- TRECHO DO DOCUMENTO
+ + + + +

É evidente que o Estado deve ter alguma precaução ao interferir nos custos e despesas dos agentes econômicos, posto que cria privilégios, muitas vezes, não extensíveis a todo os agentes econômicos inseridos do mercado. Ao adentrar no ambiente econômico-privado, o Estado pode, implicitamente, criar um estímulo à ineficiência econômica, ou seja, o agente econômico não mais procurará reduzir seus custos e despesas com medidas de mercado, mas através dos benefícios fiscais. Dentre outras conseqüências, os benefícios fiscais poderão produzir um desarranjo de mercado, ao possibilitar um ganho individual com medidas externas ao mercado. Pode-se dizer, mesmo, que possibilita uma concorrência desleal entre os agentes econômicos tratados diferentemente dentro do território do ente tributante estadual, ou seja, enquanto um determinado agente, não contemplado pela norma tributária estadual, deverá buscar a eficiência econômica com medidas de mercado, um outro poderá se utilizar do expediente do benefício fiscal, igualando seus custos e despesas totais artificialmente ao de mercado.
Só em situações específicas é aceitável que o Estado conceda tais privilégios com a finalidade de possibilitar um gap ao agente econômico, destinado, por exemplo, a geração de emprego e renda ou a redução de preço ao consumidor final.
3.4.2.1 Redução dos preços finais
A determinação de preços de venda não é tarefa fácil. Dela se ocupa a Contabilidade de Custos. O preço de venda é determinado de acordo com a política de lucro da empresa industrial, levando em consideração as diversas variáveis que atuam sobre a produção. A fixação do preço de venda dos produtos acabados é obtida através da conjunção das variáveis custos, despesas e lucro. Acerca da tarefa de fixação de preço Martins (1998, p.249) comenta:
O problema de decidir o preço a ser fixado não é tarefa para solução só com dados de custos. Necessário se torna uma gama de informações sobre mercado (elasticidade, na Economia) para que se possa, casando informes internos com externos, optar pelas decisões mais corretas. Também nessa hora a Contribuição Marginal é de vital importância. Das diversas opções de preço e quantidade, interessa a que maximiza a Margem de Contribuição Total, e não a Receita total, desde que para qualquer dessas alternativas o Custo Fixo se mantenha inalterado.
Horngren et al (2000, p.302) explicitam o que seja decisões de preço:
As decisões de preço são decisões que os administradores tomam sobre o que cobrar pelos produtos e serviços que oferecem [...] Essas decisões influenciam as receitas da empresa, que devem superar os custos totais, se se deseja obter lucros. A apuração dos custos dos produtos, consequentemente, é importante para estabelecer preços. Não há, contudo, um modo único de apuração do custo de um produto que seja universalmente relevante para todas as decisões de preço.

+ + + + +

Prossiga com o trecho sobre benefícios fiscais e fixação de preços, começando logo após a última frase dele.

(Itens do conjunto de dados)

+ + + + +

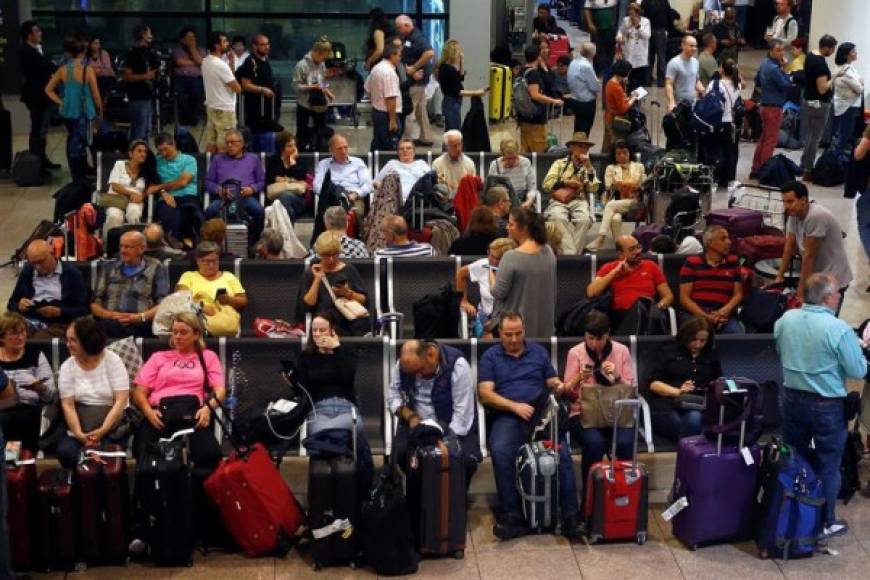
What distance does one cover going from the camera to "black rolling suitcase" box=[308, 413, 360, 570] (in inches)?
321

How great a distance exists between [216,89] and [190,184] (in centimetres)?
275

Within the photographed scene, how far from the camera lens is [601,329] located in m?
8.80

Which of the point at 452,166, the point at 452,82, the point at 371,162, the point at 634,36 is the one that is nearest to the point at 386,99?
the point at 452,82

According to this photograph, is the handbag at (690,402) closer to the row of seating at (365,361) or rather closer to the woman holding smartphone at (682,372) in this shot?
the woman holding smartphone at (682,372)

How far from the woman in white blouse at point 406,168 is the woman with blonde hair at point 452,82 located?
3.76 meters

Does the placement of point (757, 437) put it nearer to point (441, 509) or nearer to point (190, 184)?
point (441, 509)

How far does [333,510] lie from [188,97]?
11522 millimetres

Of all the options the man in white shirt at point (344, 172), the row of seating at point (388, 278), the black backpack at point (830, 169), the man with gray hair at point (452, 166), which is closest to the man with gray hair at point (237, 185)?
the man in white shirt at point (344, 172)

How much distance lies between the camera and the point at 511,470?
28.2ft

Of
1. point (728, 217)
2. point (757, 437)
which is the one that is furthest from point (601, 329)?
point (728, 217)

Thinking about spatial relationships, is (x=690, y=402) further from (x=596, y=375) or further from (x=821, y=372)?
(x=821, y=372)

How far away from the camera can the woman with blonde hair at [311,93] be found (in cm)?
1678

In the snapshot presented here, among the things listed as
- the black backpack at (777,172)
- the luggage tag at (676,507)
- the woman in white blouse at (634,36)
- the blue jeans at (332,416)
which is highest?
the woman in white blouse at (634,36)

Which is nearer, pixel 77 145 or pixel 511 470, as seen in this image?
pixel 511 470
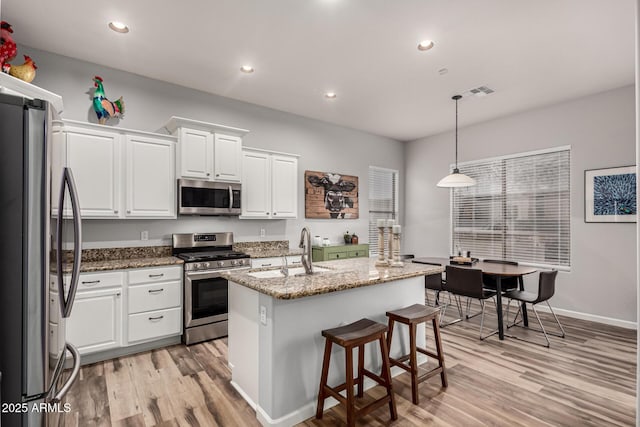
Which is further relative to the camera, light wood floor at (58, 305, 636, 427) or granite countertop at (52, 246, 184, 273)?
granite countertop at (52, 246, 184, 273)

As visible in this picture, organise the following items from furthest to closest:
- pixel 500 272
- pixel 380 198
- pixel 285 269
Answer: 1. pixel 380 198
2. pixel 500 272
3. pixel 285 269

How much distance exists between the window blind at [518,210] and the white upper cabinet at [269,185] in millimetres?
3197

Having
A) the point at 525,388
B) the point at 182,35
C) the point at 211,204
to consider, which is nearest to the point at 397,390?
the point at 525,388

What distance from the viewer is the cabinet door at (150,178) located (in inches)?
134

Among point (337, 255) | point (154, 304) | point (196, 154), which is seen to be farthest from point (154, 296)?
point (337, 255)

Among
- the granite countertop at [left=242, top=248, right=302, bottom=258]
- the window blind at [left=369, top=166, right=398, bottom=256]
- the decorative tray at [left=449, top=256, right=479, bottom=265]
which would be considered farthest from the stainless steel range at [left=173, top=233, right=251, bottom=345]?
the window blind at [left=369, top=166, right=398, bottom=256]

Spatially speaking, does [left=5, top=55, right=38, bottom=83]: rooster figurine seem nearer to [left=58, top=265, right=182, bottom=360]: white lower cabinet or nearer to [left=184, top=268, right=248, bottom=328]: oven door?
[left=58, top=265, right=182, bottom=360]: white lower cabinet

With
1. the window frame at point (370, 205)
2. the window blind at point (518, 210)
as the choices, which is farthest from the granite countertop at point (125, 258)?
the window blind at point (518, 210)

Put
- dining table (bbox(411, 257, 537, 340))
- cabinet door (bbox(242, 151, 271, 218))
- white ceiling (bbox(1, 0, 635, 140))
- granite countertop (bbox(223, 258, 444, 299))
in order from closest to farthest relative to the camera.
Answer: granite countertop (bbox(223, 258, 444, 299))
white ceiling (bbox(1, 0, 635, 140))
dining table (bbox(411, 257, 537, 340))
cabinet door (bbox(242, 151, 271, 218))

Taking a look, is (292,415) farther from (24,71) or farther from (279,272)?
(24,71)

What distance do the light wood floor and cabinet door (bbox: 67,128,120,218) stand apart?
1.51m

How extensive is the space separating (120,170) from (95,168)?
214 mm

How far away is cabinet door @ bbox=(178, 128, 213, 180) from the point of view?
365cm

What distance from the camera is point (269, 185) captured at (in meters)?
4.54
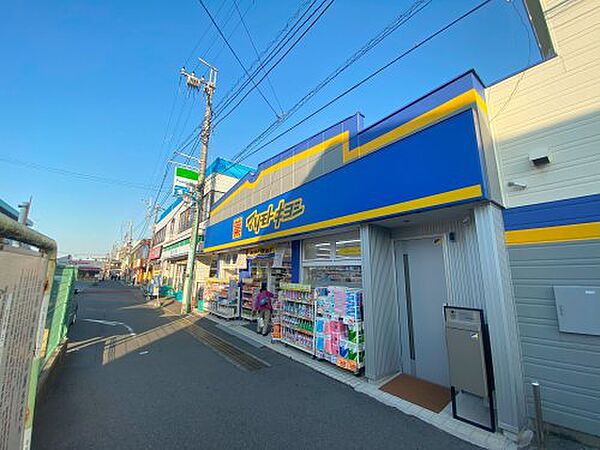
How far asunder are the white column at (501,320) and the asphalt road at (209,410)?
0.89 meters

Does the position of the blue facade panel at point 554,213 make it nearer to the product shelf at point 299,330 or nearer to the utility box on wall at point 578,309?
the utility box on wall at point 578,309

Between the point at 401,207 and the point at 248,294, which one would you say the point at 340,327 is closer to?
the point at 401,207

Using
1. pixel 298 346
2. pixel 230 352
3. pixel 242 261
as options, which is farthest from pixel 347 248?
pixel 242 261

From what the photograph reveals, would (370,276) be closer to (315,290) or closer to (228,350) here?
(315,290)

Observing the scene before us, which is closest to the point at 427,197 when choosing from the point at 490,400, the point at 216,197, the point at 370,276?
the point at 370,276

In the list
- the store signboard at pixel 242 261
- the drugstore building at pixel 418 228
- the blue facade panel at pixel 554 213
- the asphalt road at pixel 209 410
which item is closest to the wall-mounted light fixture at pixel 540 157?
the drugstore building at pixel 418 228

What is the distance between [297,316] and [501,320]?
451 cm

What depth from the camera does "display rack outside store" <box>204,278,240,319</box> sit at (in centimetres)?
1102

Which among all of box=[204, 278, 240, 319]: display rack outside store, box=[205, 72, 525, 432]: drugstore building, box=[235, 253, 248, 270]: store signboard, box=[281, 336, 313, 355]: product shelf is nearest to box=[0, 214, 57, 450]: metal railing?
box=[205, 72, 525, 432]: drugstore building

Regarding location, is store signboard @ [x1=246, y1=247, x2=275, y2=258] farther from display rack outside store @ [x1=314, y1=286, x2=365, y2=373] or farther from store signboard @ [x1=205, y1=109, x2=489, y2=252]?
display rack outside store @ [x1=314, y1=286, x2=365, y2=373]

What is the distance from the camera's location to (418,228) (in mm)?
5430

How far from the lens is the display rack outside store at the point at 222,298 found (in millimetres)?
11023

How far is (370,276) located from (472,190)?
2.39 metres

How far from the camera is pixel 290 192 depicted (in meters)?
8.02
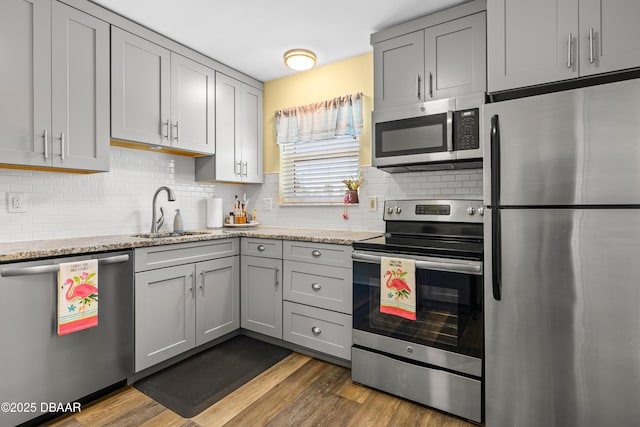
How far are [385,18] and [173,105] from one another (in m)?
1.74

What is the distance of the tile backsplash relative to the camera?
2.19 m

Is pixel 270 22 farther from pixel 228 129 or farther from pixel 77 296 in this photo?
pixel 77 296

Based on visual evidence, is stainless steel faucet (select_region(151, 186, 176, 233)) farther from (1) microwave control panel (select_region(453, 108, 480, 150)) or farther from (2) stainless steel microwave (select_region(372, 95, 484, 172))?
(1) microwave control panel (select_region(453, 108, 480, 150))

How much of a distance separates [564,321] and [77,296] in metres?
2.43

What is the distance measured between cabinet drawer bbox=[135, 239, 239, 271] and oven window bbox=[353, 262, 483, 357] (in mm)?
1233

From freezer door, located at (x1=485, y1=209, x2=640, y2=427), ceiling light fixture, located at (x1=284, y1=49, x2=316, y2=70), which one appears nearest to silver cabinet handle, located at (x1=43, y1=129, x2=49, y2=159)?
ceiling light fixture, located at (x1=284, y1=49, x2=316, y2=70)

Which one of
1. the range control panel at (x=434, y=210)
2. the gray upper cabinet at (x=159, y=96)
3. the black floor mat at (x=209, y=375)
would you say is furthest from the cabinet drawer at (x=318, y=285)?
the gray upper cabinet at (x=159, y=96)

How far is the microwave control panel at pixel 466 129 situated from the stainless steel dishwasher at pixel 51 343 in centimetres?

+ + + + +

- RESPOSTA
Evidente que não é o objetivo deste trabalho discorrer sobre as teorias de preço da Contabilidade de Custos. Nosso objetivo apresenta-se mais simples, já que procura entender apenas como o ICMS afeta os custos de transação.
Com a redução dos custos de transação (custos e despesas variáveis) associados à circulação de produtos e mercadorias, o agente econômico poderá operar em um mesmo volume de produção u a um custo e despesa variáveis inferior ao de mercado. A implicação imediata é a possibilidade econômica de redução do preço final dos produtos, sem afetar o lucro. Esta situação é mostrada no gráfico 8.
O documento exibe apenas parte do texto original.